# Aufgabenstellung A
Wie wird im Textauszug zur Lobauautobahn die Bedeutung der S1 für den großräumigen Verkehr in den vorgelegten Unterlagen bezeichnet?

# Ausgewählter Textauszug
******************************

Die Daten die derzeit bekannt sich würden auf Grundlagen beruhen, die aus der Zeit der Jahrtausendwende stammen. Dass sich die Verkehrslage in den vergangenen Jahren durch steigende Treibstoffpreise, Wirtschaftskrise und nicht zuletzt durch die Ausdehnung der Parkraumbewirtschaftung in Wien stark verändert habe, würde nicht berücksichtigt werden, so Frey.

Ein weiteres Problem ist laut dem Gutachter die widersprüchliche Zielsetzung des Projekts: In der Öffentlichkeit habe man immer betont, dass der Bau der S1 wichtig für die Standortsicherung Wien im internationalen Wettbewerb sei. In den vorgelegten Unterlagen stehe aber, dass die S1 in erster Linie eine Funktion für den lokalen Bereich habe. Die Bedeutung für den großräumigen Verkehr würde darin nur als “gering” bezeichnet werden.

 

Bedenken und Probleme bei der Lobauautobahn?

******************************

# Datenauszug

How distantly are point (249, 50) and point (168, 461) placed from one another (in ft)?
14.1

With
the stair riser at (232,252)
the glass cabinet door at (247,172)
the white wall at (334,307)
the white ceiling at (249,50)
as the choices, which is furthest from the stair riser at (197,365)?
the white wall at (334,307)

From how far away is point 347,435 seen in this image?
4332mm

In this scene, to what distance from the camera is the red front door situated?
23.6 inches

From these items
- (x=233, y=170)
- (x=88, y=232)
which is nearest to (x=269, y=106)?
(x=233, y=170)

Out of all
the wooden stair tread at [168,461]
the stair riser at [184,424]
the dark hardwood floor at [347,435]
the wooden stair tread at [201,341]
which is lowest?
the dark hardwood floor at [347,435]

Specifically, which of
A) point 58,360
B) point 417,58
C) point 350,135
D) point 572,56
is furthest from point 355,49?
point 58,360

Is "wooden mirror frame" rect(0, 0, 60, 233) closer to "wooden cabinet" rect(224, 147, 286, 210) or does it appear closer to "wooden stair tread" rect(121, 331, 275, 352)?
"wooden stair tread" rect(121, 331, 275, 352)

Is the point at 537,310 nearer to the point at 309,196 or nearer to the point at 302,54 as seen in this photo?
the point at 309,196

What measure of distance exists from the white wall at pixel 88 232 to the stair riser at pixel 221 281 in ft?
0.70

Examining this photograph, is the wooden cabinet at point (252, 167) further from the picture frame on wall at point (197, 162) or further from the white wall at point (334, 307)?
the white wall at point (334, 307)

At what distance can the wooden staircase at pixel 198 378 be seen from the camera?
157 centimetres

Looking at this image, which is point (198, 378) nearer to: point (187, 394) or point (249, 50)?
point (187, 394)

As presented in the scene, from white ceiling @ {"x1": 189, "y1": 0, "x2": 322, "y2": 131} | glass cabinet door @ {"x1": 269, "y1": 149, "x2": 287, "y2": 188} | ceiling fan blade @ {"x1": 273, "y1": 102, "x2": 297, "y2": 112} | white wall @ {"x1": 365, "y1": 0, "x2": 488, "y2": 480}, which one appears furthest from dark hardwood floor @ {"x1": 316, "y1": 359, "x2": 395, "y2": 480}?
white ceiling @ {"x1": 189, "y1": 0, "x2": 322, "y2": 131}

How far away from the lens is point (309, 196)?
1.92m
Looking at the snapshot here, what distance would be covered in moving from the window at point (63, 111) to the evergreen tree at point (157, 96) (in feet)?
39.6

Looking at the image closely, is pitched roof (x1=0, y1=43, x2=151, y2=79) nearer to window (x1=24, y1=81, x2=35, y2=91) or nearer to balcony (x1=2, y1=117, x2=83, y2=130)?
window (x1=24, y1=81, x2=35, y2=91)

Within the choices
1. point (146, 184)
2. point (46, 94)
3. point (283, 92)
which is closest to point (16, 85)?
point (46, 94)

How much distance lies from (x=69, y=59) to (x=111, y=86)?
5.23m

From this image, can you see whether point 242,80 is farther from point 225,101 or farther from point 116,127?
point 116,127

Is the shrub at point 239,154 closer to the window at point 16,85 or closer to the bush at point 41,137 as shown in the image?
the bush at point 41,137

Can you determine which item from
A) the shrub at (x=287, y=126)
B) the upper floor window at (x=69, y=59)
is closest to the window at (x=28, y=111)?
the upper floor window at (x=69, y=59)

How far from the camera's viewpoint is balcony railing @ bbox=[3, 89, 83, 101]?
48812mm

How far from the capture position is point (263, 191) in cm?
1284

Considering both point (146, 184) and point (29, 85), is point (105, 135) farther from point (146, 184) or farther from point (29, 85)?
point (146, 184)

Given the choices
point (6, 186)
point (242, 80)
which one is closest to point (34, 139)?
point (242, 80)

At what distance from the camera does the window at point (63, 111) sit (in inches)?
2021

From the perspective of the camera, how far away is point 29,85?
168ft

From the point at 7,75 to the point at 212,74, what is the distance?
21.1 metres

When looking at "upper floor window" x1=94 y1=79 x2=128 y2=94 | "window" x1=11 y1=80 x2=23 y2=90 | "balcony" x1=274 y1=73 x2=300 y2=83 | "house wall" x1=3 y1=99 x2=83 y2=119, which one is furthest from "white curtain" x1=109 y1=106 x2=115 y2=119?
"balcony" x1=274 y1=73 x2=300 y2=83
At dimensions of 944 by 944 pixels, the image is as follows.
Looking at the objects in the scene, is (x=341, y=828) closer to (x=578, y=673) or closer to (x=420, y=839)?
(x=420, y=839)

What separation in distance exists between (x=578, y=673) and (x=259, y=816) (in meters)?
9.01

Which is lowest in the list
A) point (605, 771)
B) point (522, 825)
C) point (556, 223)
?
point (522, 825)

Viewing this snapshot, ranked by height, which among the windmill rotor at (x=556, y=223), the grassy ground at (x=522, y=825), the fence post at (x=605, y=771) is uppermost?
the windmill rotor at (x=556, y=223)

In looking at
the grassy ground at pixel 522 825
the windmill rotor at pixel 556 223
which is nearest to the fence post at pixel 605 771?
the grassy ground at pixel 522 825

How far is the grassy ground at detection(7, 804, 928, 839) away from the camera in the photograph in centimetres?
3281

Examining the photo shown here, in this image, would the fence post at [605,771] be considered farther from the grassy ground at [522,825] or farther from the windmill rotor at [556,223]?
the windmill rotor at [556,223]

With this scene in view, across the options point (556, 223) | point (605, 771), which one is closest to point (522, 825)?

******************************

# Aufgabenstellung B
Sammle aus den Zeilen des Datenauszugs jede Zeile, die die Zeichenfolge „riser“ enthält. Groß- und Kleinschreibung ist dabei zu beachten.

# Vollständige Lösung A
Als „gering“.

# Vollständige Lösung B
the stair riser at (232,252)
as the choices, which is furthest from the stair riser at (197,365)?
the stair riser at [184,424]
What measure of distance exists from the white wall at pixel 88 232 to the stair riser at pixel 221 281 in ft?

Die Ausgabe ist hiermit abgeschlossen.